Au programme de ce mois de février, De sel et fumée, d'Agathe Saint-Maur, La vengeance m'appartient, de Marie NDiaye et Les fugitives. Partir ou mourir en Arabie saoudite, d'Hélène Coutard.
De sel et de fumée, d'Agathe Saint-Maur
Il y a celles et ceux qui vivent d’amour et d’eau fraîche, et celles et ceux qui vivent « de sel et de fumée ». Question d’énergie. Une caractéristique qui ne manque ni à ce premier roman, ni à ses deux protagonistes majeurs : Samuel et Lucas. Nous sommes ici en 2013, la loi Taubira se heurte à La Manif pour tous, pour qui la communauté gay est une cible. Lucas s’y heurte souvent, qui milite à Action antifasciste Paris-banlieue (groupe médiatisé lors de l’affaire Clément Méric). Samuel, lui, est d’une gauche qui vote mais ne s’engage pas. Les deux étudient à Sciences Po. Ils vont se rencontrer, se désirer, s’aimer. Mais quelque chose s’est passé, et Lucas est mort. Subtil, le récit alterne, entre des chapitres au passé – récent –, où le survivant se souvient (les discussions, les engueulades), et des chapitres sur le deuil toujours impossible. Il est question d’engagement, mais aussi de deux femmes que chacun des garçons aimait aussi. Avant. Aussi rageur qu’émouvant, ce premier roman rappelle ceux de Cyril Collard, il y a trente ans. Pourtant, Agathe Saint-Maur (pseudo) n’en a que 26. Et signe là un grand roman d’amour. H.A.
La vengeance m'appartient, de Marie NDiaye
Dans nombre de ses onze romans, la lauréate du Goncourt 2009 a mis en scène des protagonistes qui croisaient des fantômes de leur passé. Comme eux, l’héroïne de ce nouveau livre, Me Susane, se demande pourquoi elle croit reconnaître ce Gilles Principaux, qui, dès la première page, vient lui demander de défendre son épouse, laquelle vient de commettre… un triple infanticide.

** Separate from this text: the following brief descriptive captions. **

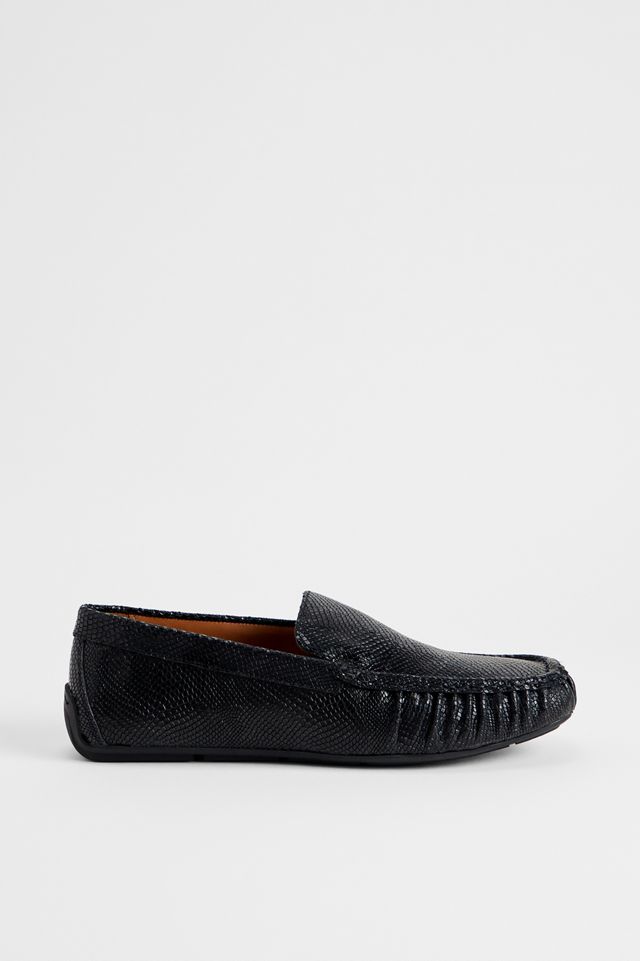 Vagabond Schwarze Mika Loafers #2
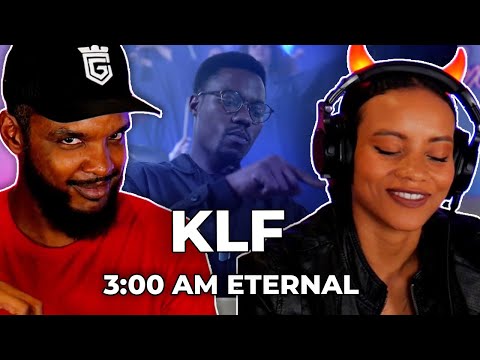 WHAT IN THE!? 🎵 The KLF - 3AM Eternal REACTION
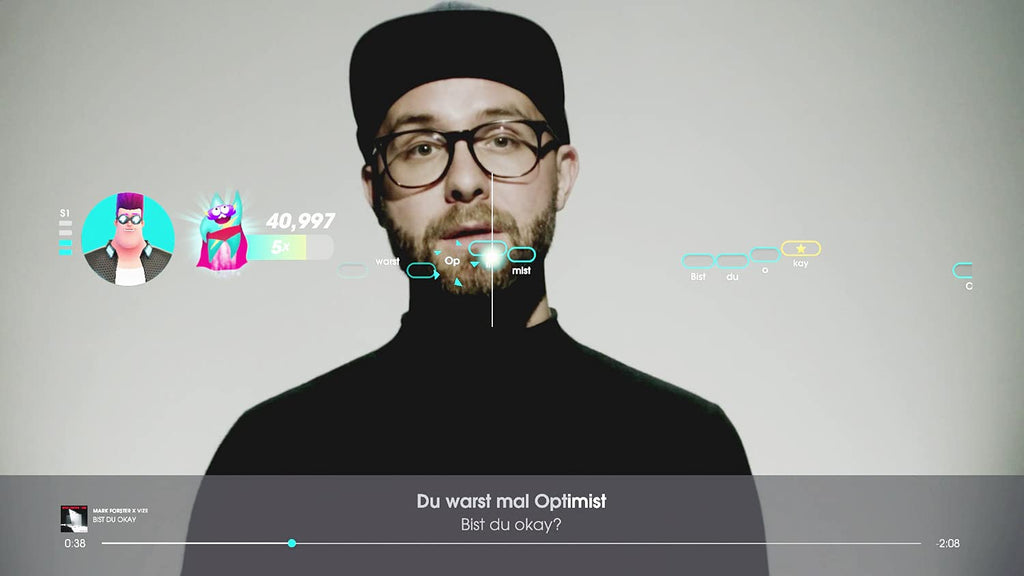 Let's Sing 2022 mit deutschen Hits (AT)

Et pourquoi il l’a choisie, elle, avocate peu expérimentée, célibataire qui s’occupe parfois de la fille de son ex-boyfriend ? Là où beaucoup auraient troussé une histoire qui révèle la clé de l’affaire, Marie NDiaye fait l’inverse : elle zoome sur les rapports sans cesse asymétriques entre les personnages. Pour mieux nous montrer l’horrible de cette histoire – qu’il vous appartiendra de voir –, par une écriture aussi belle que précise et incisive. H.A.
Les fugitives. Partir ou mourir en Arabie saoudite, d'Hélène Coutard .
Il y a Julia, qui a couru jusqu’au poste de police de Roissy le jour de son voyage de noces pour échapper à son mari de quarante ans son aîné. Il y a Sara et Munira, deux sœurs qui ont embarqué dans un avion vers Tbilissi avant de regagner la France, au péril de leur vie. Il y a Selma et Reda, un couple d’amoureux trop libéraux pour s’aimer librement qui décident de s’exfiltrer vers le Canada. Il y a Robin, jeune lesbienne, qui vit dans la rue en Grande-Bretagne, mais préférerait mourir que de regagner son pays. Hélène Coutard, journaliste à Society a rencontré ces femmes saoudiennes qui, pour échapper aux mariages forcés, à l’interdiction de conduire ou à l’impossibilité de marcher dans la rue sans un tuteur, n’ont d’autre choix que de tout quitter du jour au lendemain. Une enquête passionnante, très humaine, et qui se lit comme un roman. S.G.